新装置を導入したら救急からの緊急MRI依頼が増えた!
当院では13年使用した国内メーカー1.5T装置からのreplaceで、2013年3月にGE社製Optima 450W(1.5T装置)を導入しました。3次救急病院という背景もあり、動きに強いPROPELLER法は納入前から非常に魅力的でした。そして納入後、各診療科の医師にもその凄さがはっきりと認識されるところとなり、特に救急科からの依頼件数が、日に日に増えていきました。
それまで救急MRIといえば脳卒中を中心とした頭部MRIや脊椎MRIがほとんどでしたが、MRCPや、X線単純写真で骨折のハッキリしない四肢MRIなど、バラエティに富んだ、しかし時には難しいオーダーの撮影依頼がたくさん来るようになりました(泣)。受け手の技師の立場からすると、「エーッそれは無理」と感じることも正直ありますから、現場は大変です! しかし一方、技師の腕の見せどころとも言えます。
「骨折の緊急MRI」・・・どうしよう
骨折の有無を評価するにはT1強調画像と脂肪抑制T2強調画像は必須です。四肢は磁場の不均一の影響を受けやすいため、均一な脂肪抑制T2強調画像を得る目的で、当院では3ポイントDixon法であるIDEAL法を第一選択としています。しかしこのような患者さんは痛みが強く、動くことがしばしばあり、モーションアーチファクトを生じてしまいます。
動きに強い方法としてはPROPELLER法が挙げられますが、脂肪抑制法はCHESS法のみ選択可能であり、均一な脂肪抑制(=脂肪抑制ムラ)を得にくいという欠点があります。
つまり、IDEAL法では動きの影響を受け、PROPELLER法では脂肪抑制ムラがあるという点で、一長一短があったわけです。

**抽出データ**
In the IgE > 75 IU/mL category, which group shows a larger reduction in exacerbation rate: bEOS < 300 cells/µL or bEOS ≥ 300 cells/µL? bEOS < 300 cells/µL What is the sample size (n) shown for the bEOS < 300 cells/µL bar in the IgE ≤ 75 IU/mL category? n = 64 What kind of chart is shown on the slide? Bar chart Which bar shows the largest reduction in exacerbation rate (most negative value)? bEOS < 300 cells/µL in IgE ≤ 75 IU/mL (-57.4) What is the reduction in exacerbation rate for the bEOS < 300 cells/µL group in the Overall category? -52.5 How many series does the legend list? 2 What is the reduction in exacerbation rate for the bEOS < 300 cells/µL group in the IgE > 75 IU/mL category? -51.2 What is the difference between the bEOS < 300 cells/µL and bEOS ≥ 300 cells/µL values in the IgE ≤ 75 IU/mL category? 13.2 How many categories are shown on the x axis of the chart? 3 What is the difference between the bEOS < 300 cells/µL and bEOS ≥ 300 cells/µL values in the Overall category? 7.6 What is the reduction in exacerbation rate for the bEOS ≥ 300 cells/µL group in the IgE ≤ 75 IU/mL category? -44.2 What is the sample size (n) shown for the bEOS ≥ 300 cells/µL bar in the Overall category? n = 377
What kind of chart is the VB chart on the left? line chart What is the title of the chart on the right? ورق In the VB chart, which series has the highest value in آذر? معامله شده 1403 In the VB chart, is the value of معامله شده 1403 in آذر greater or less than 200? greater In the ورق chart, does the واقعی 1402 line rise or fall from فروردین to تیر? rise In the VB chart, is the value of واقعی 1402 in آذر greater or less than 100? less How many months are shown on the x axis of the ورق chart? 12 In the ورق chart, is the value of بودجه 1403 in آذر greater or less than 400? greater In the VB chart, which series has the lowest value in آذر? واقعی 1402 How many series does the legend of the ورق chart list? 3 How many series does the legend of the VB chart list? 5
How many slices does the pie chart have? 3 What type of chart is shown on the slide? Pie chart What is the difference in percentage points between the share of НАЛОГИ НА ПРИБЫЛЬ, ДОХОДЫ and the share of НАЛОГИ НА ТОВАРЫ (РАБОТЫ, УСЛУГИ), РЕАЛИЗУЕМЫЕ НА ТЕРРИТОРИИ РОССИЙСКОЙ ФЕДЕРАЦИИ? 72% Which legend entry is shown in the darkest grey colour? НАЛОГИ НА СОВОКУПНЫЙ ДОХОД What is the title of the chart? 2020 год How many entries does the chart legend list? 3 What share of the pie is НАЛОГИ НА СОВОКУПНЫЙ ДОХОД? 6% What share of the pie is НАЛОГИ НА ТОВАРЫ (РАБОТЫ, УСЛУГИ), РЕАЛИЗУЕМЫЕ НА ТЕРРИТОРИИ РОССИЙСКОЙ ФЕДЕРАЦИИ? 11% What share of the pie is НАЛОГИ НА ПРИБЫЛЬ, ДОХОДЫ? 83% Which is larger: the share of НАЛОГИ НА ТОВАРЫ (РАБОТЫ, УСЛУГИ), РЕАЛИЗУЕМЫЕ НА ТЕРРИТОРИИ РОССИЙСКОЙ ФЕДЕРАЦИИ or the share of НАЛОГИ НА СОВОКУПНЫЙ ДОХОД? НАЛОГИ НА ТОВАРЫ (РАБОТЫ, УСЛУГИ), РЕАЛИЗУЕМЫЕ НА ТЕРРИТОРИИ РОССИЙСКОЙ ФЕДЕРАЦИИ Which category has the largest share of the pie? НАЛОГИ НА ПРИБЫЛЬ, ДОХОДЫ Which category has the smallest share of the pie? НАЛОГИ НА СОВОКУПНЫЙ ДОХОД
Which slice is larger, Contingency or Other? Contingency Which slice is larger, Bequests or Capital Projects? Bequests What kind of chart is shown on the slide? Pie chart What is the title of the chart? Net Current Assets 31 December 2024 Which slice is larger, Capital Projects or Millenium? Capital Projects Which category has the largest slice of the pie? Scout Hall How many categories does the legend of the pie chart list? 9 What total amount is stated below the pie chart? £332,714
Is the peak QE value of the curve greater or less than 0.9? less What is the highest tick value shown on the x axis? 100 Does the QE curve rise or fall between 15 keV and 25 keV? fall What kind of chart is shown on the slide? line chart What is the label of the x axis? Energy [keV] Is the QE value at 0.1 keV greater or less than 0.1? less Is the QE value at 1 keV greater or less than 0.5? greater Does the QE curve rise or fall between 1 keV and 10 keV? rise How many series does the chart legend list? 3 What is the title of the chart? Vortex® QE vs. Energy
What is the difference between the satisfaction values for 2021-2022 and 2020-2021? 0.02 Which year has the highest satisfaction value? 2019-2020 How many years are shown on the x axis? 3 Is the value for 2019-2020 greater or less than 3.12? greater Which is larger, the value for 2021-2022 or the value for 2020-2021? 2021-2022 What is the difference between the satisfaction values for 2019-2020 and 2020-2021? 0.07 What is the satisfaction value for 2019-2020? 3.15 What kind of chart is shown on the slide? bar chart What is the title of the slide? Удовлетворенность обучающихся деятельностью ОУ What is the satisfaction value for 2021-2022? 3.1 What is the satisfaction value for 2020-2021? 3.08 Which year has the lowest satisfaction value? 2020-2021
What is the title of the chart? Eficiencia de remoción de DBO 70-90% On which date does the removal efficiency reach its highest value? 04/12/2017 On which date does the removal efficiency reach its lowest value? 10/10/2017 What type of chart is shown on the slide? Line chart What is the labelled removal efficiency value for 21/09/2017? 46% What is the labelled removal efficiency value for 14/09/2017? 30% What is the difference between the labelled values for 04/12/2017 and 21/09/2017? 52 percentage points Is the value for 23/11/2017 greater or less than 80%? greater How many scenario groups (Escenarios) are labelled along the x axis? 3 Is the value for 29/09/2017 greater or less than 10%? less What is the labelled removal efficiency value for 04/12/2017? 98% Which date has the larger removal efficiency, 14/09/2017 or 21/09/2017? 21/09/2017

**実施する作業**
1. 本文のうち「当院では13年使用した国内メ」から「るという点で、一長一短があったわけです。」まで、両端の語句も含めて一字一句変えずに書き出すこと。
2. 本文によると、当院が2013年3月に導入した装置は何か。
項目は本文とは別の資料である。

**課題ごとの結果**
1.
当院では13年使用した国内メーカー1.5T装置からのreplaceで、2013年3月にGE社製Optima 450W(1.5T装置)を導入しました。3次救急病院という背景もあり、動きに強いPROPELLER法は納入前から非常に魅力的でした。そして納入後、各診療科の医師にもその凄さがはっきりと認識されるところとなり、特に救急科からの依頼件数が、日に日に増えていきました。
それまで救急MRIといえば脳卒中を中心とした頭部MRIや脊椎MRIがほとんどでしたが、MRCPや、X線単純写真で骨折のハッキリしない四肢MRIなど、バラエティに富んだ、しかし時には難しいオーダーの撮影依頼がたくさん来るようになりました(泣)。受け手の技師の立場からすると、「エーッそれは無理」と感じることも正直ありますから、現場は大変です! しかし一方、技師の腕の見せどころとも言えます。
「骨折の緊急MRI」・・・どうしよう
骨折の有無を評価するにはT1強調画像と脂肪抑制T2強調画像は必須です。四肢は磁場の不均一の影響を受けやすいため、均一な脂肪抑制T2強調画像を得る目的で、当院では3ポイントDixon法であるIDEAL法を第一選択としています。しかしこのような患者さんは痛みが強く、動くことがしばしばあり、モーションアーチファクトを生じてしまいます。
動きに強い方法としてはPROPELLER法が挙げられますが、脂肪抑制法はCHESS法のみ選択可能であり、均一な脂肪抑制(=脂肪抑制ムラ)を得にくいという欠点があります。
つまり、IDEAL法では動きの影響を受け、PROPELLER法では脂肪抑制ムラがあるという点で、一長一短があったわけです。

2. GE社製Optima 450W(1.5T装置)。